**** INFORMATION GIVEN
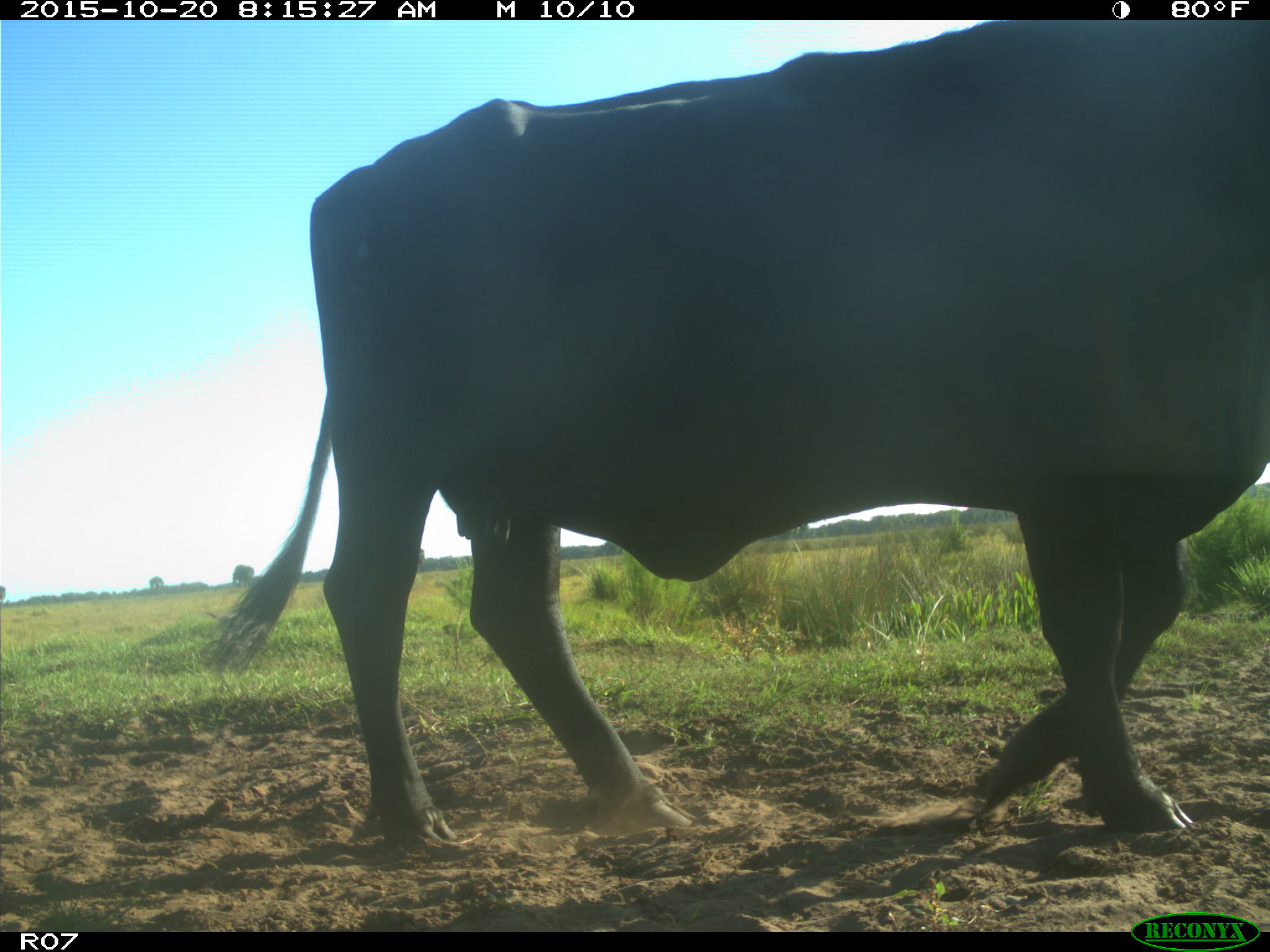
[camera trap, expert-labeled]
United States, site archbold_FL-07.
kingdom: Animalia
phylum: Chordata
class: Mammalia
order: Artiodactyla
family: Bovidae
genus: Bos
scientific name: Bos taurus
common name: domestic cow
********
**** INFORMATION GIVEN
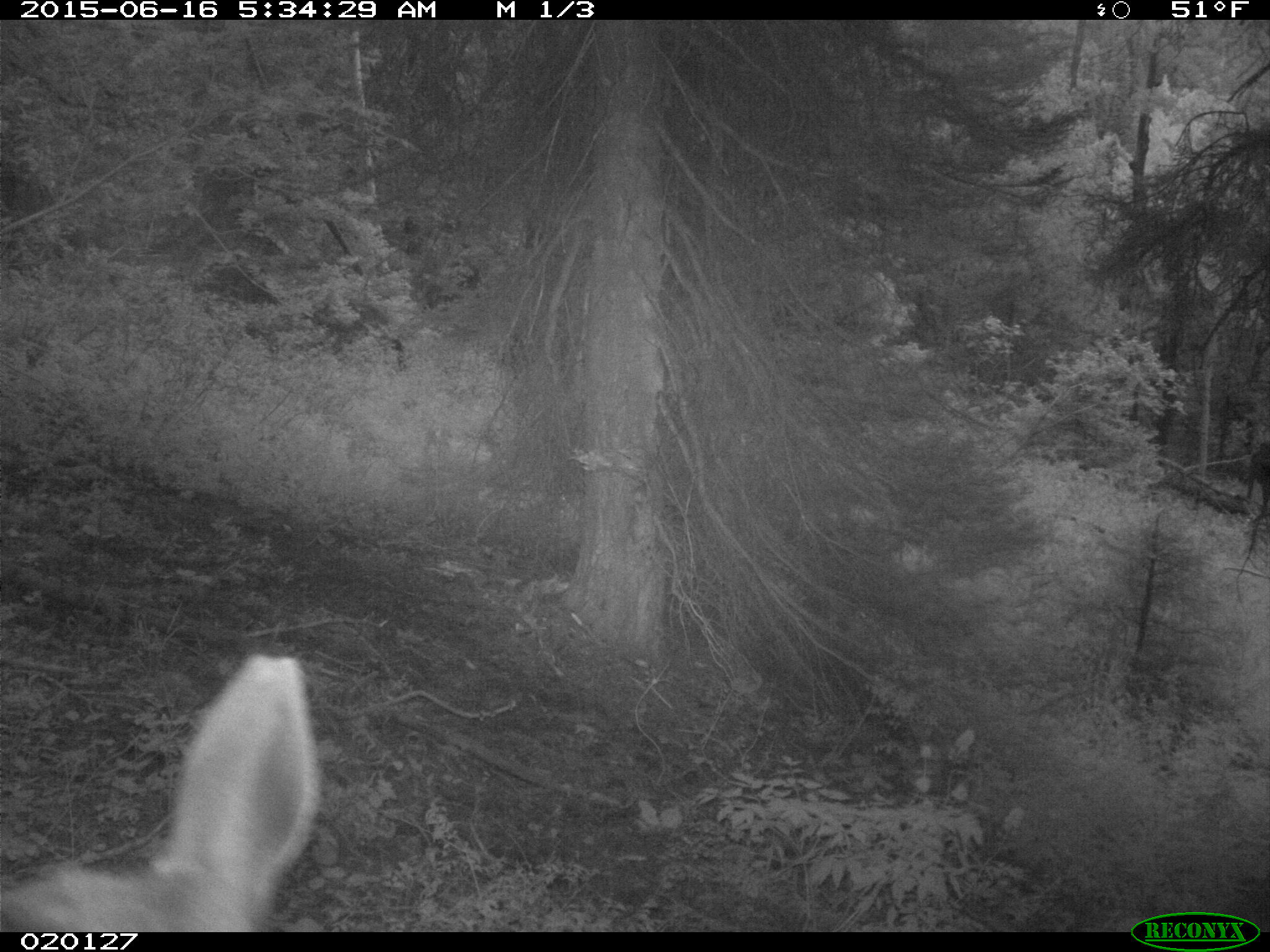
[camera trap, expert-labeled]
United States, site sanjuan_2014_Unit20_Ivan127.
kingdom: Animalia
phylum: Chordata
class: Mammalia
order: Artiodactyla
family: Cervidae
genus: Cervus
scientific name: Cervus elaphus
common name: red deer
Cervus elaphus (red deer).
********
Every line that holds the string "United" must be copied from the records above.

United States, site archbold_FL-07.
United States, site sanjuan_2014_Unit20_Ivan127.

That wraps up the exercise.